This is the third and final instalment of Laurence Hart’s 3 part blog series. Start at the beginning where Laurence wonders Where’s the ROI? then on to part 2 where he makes the argument for Keeping ECM Easy.
In my first job out of college, we stored all our documents on file shares. It took a little getting used to understanding which drive was for what type of projects, but it was not that much harder than saving a file locally. Being able to not only share my content, but to retrieve other people’s content was worth more than the simple change in behavior.
That benefit was something that I quickly identified with when using my Enterprise Content Management (ECM) system. Metadata was a little extra work, but it made finding my content a lot easier. In addition, I didn’t have to remember exactly where I put anything because I could search for it. I even installed a system on my home network.
Then ECM systems became harder to use. Even though I believed in using the systems, I wasn’t a faithful user anymore. I wasn’t alone either.
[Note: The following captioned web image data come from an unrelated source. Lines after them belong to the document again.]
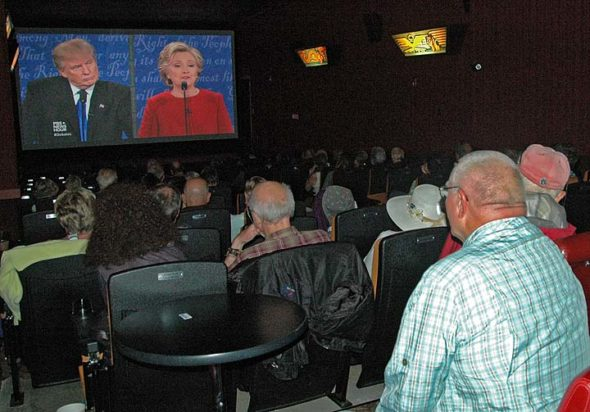 The house was packed Monday night at the Little Art Theatre for a Debate Watch Party presented in partnership with ThinkTV, Channel 16, the local PBS affiliate. Viewers at the free event watched a live stream of the historic presidential debate as it unfolded at Hofstra University in Long Island, N.Y., variously responding to the candidates' pronouncements with jeers or applause. (Photo by Carol Simmons)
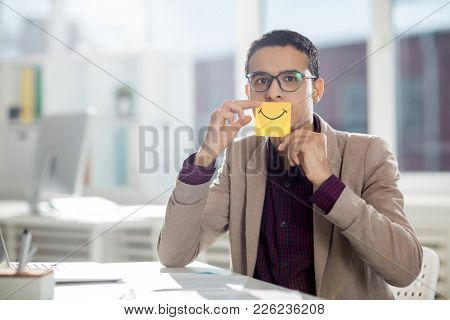 Young businessman in eyeglasses holding sticker with drawn smile by his mouth while looking at camera
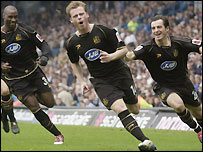 Alan Mahon celebrates his opener for Wigan at Leeds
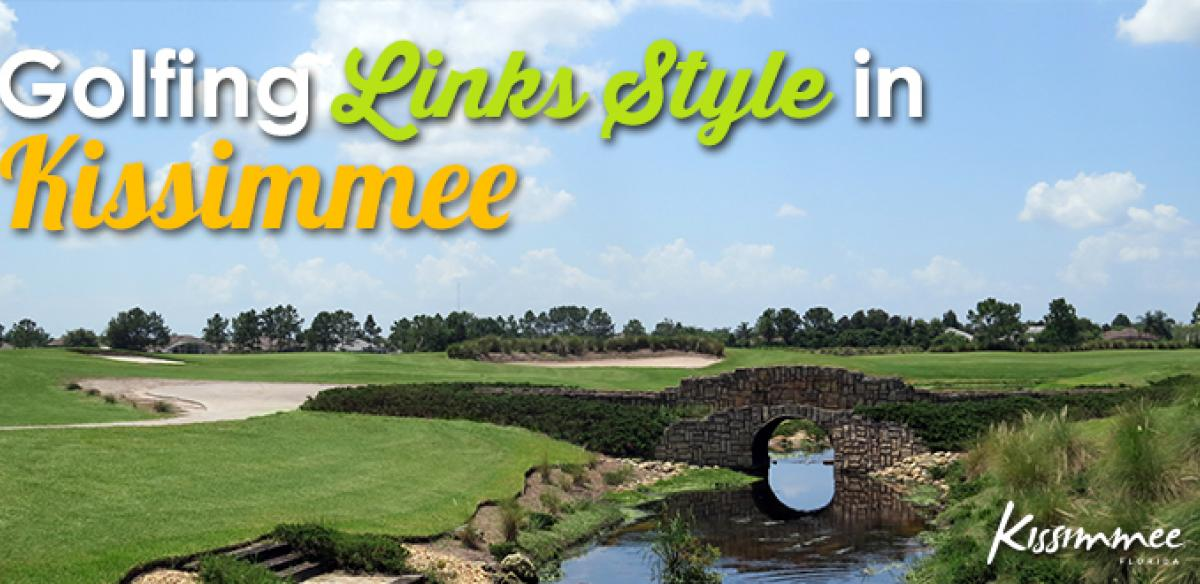 A golf course with a stone bridge and writing saying,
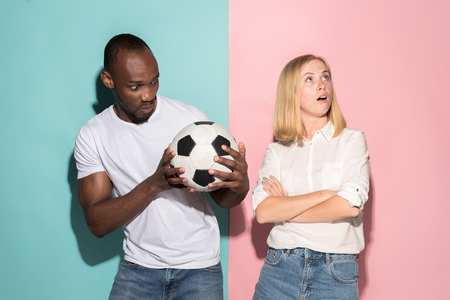 Closeup portrait of young couple, man, woman with football ball. They are serious, concerned on pink and blue background.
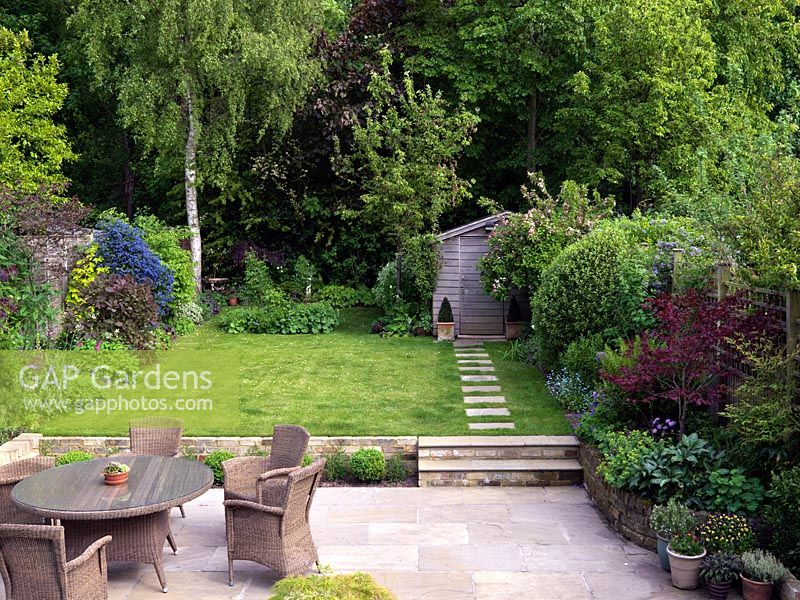 A family garden with stone patio with seating and dining area. Two steps lead up to the lawn. Seen from upstairs window. Wicker furniture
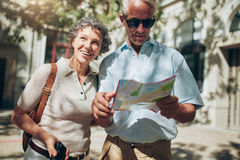 Mature man and woman using  map while sightseeing. Portrait of senior tourist couple in town using a map. Mature men and women using map while sightseeing Royalty Free Stock Photos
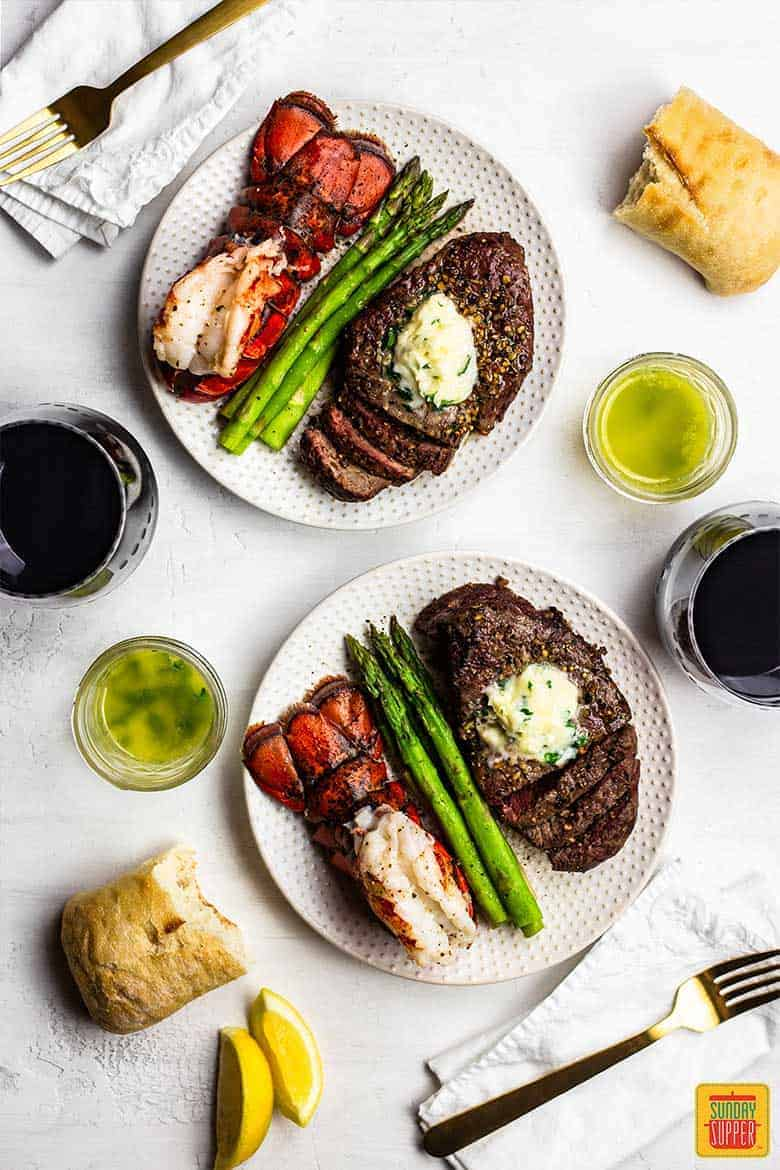 Two plates of surf and turf recipe with air fried steak and fried lobster tails and a side of steamed asparagus and wine, plus two bowls of garlic butter for dipping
When visiting clients, we found people were still relying on file shares. Now with the addition of cloud systems like Dropbox, less and less content is finding its way to the ECM.
Organizations need all the advanced features that have been created in the ECM systems. Unfortunately the people that do the work typically only need basic sharing and search.
That is where a product like Shinydrive can come and make a difference. Shinydrive allows organizations to map their ECM systems as drives to people’s desktops, providing a simple to understand wrapper around the complexity of ECM. People can simply save documents as they would with any file share.
That solves the problem for people. What about the organization?
Shinydrive allows metadata to be viewed and edited. Content can be versioned and security can be set. All of this is done through the standard desktop interface that people have been using for years.
The ECM system is still in control and dictates the business rules for the content. When deployed properly, people may not even realize what ECM system is in the backend. They could even have multiple shares to access multiple ECM systems, removing the need for training if a new system or upgrade is put into place.
File shares have been used repeatedly over the years as a way to improve adoption of ECM systems. It is a feature that purists deride but the people that use the systems love. It is a simple, intuitive approach that everyone has experience with using at home and other jobs. When augmented with access to security and metadata, it becomes a solution that systems owners can endorse and people can use.
After all, what good is an ECM system if nobody actually puts content into it?